Ani went cold. Fear hammered at her. He was about to play the .wav file, the terrible sound that had almost invaded her mind twice already!
Her hands were halfway up to her ears to try to block the sound when suddenly she stopped.
Puzzled, she sat there, staring at Klein and trying to figure out what was going on.
The noise coming from Klein’s computer was the sound of static, with occasional bleeps and bloops and then a stra
nge high-pitched eeeeeeeeeeeeeeeee. The whole thing lasted about twenty seconds, and she knew that she had never heard the sounds before.

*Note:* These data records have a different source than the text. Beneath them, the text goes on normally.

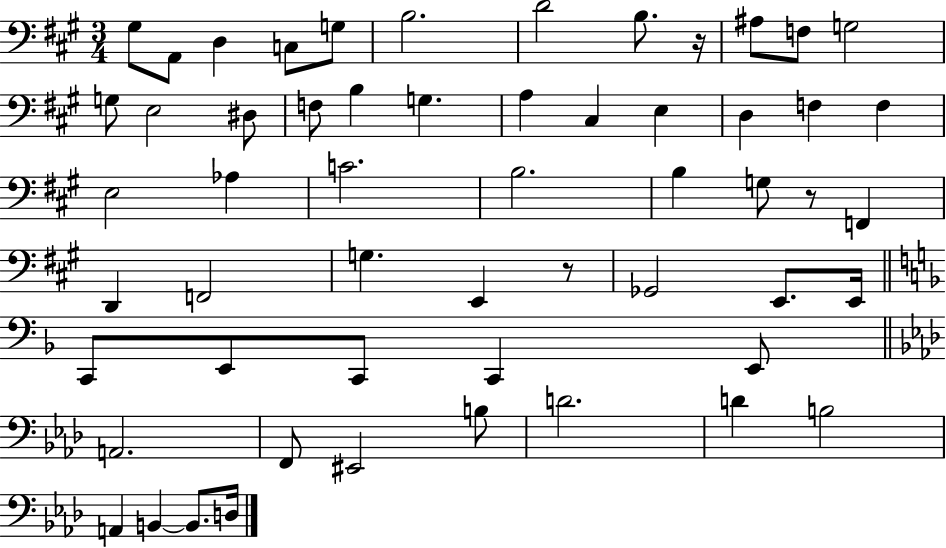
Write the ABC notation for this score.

X:1
T:Untitled
M:3/4
L:1/4
K:A
^G,/2 A,,/2 D, C,/2 G,/2 B,2 D2 B,/2 z/4 ^A,/2 F,/2 G,2 G,/2 E,2 ^D,/2 F,/2 B, G, A, ^C, E, D, F, F, E,2 _A, C2 B,2 B, G,/2 z/2 F,, D,, F,,2 G, E,, z/2 _G,,2 E,,/2 E,,/4 C,,/2 E,,/2 C,,/2 C,, E,,/2 A,,2 F,,/2 ^E,,2 B,/2 D2 D B,2 A,, B,, B,,/2 D,/4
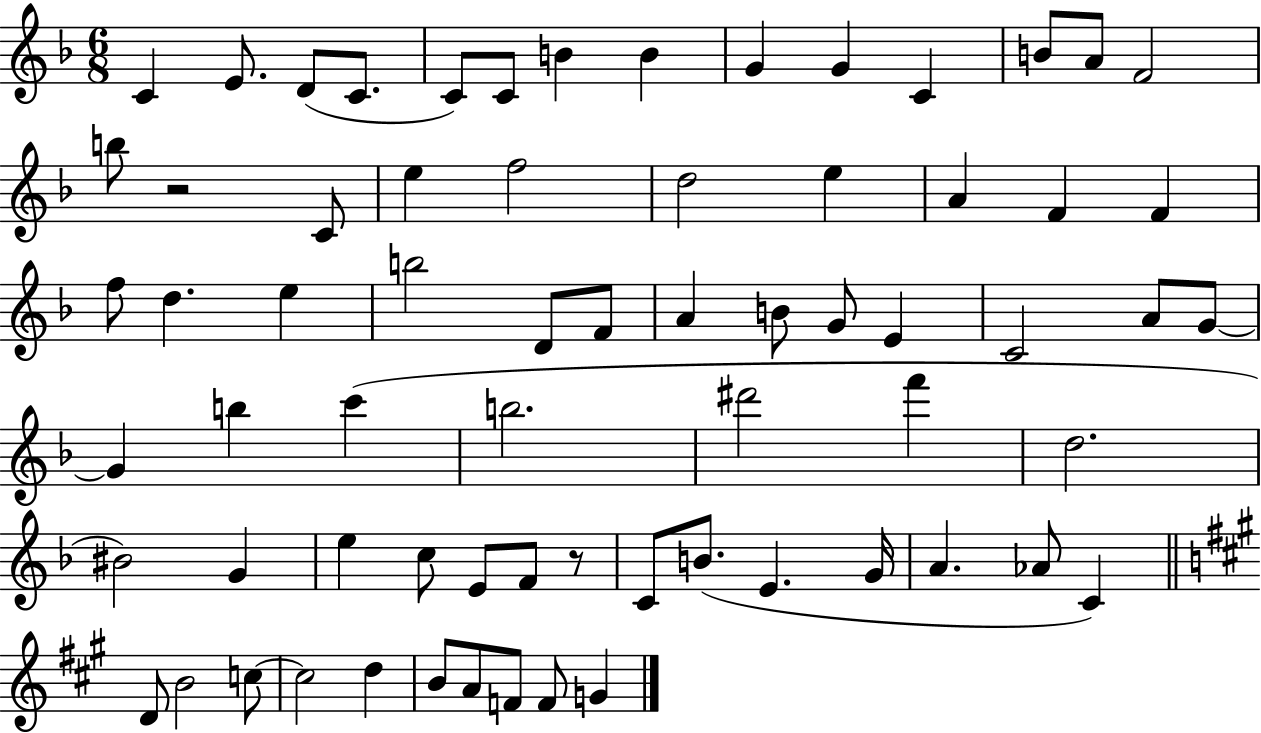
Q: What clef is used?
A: treble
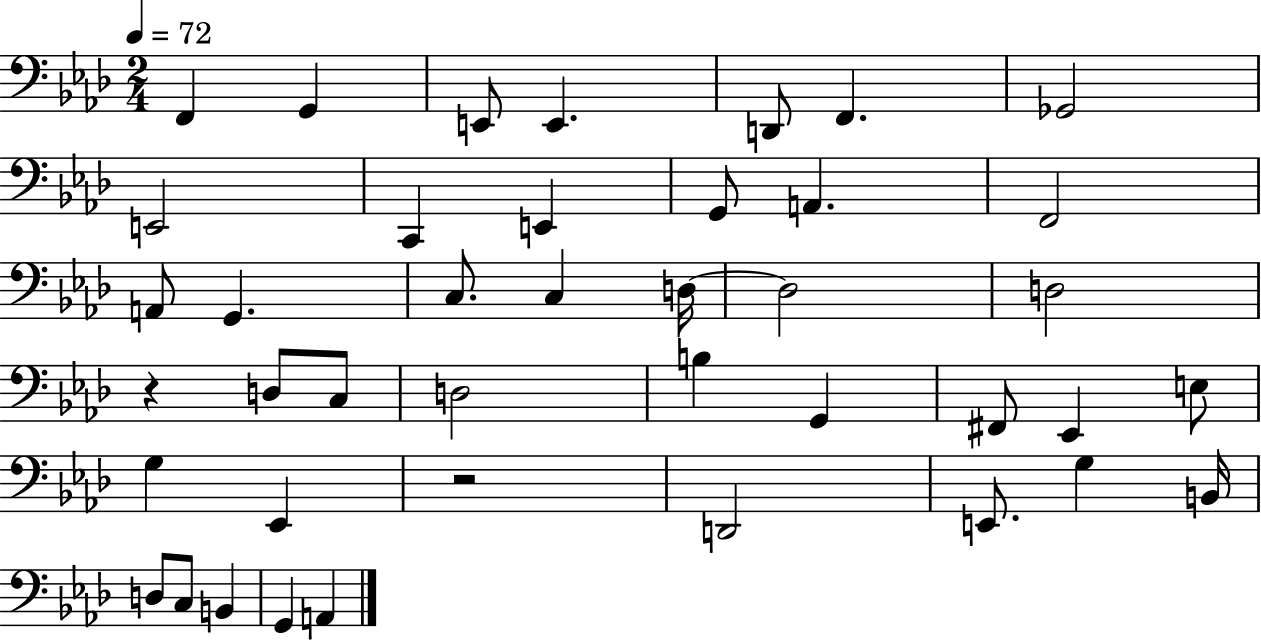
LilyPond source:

{
  \clef bass
  \numericTimeSignature
  \time 2/4
  \key aes \major
  \tempo 4 = 72
  f,4 g,4 | e,8 e,4. | d,8 f,4. | ges,2 | \break e,2 | c,4 e,4 | g,8 a,4. | f,2 | \break a,8 g,4. | c8. c4 d16~~ | d2 | d2 | \break r4 d8 c8 | d2 | b4 g,4 | fis,8 ees,4 e8 | \break g4 ees,4 | r2 | d,2 | e,8. g4 b,16 | \break d8 c8 b,4 | g,4 a,4 | \bar "|."
}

It certainly wasn’t the .wav file.
“That’s the message that Imogen Bell thought proved intelligent life was trying to contact us?” Ani asked, trying to keep the disbelief—and, something that surprised her, disappointment—out of her voice.
“You were expecting a greeting in the Queen’s English?” he said sarcastically.
Klein was lying. She didn’t know exactly how she knew it, or what it was about the man’s demeanor that made her so certain, but he knew more than he was saying.
That wasn’t the message that Imogen Bell recorded, but that was the message that got sent out to all the other observatories across the world. That was the message that made her a laughingstock.
“Were you here the night that Dr. Bell thought she’d found proof of extraterrestrial life?” Ani asked.
Klein looked at her oddly. “Of course. I practically live here. This is my life—”
“Did you hear what she thought was a message before she sent it to everyone and started the process that ruined her reputation?” Ani asked, cutting him off.
“Of course … that is, no … I mean …” Klein was too flustered to put together a coherent sentence. Ani was shocked that he honestly, bafflingly, hadn’t figured on anyone asking that simple question. Which meant, of course, that he was completely unprepared for it, and his burbling contradictions said a lot more than his words ever could.
Gotcha.
Within a couple of seconds he had recovered his composure, but by then, Ani didn’t believe anything that came out of his mouth.
“She sent it worldwide without me hearing it,” Klein said with all the certainty Ani expected from a reasonably good liar. “Left me out of the loop. She must have wanted the glory, but was unprepared for the resulting humiliation.”
Ani realized that Joe was studying her intently. She thought that the expression she detected on his face was approval. It gave her the courage to try something extreme.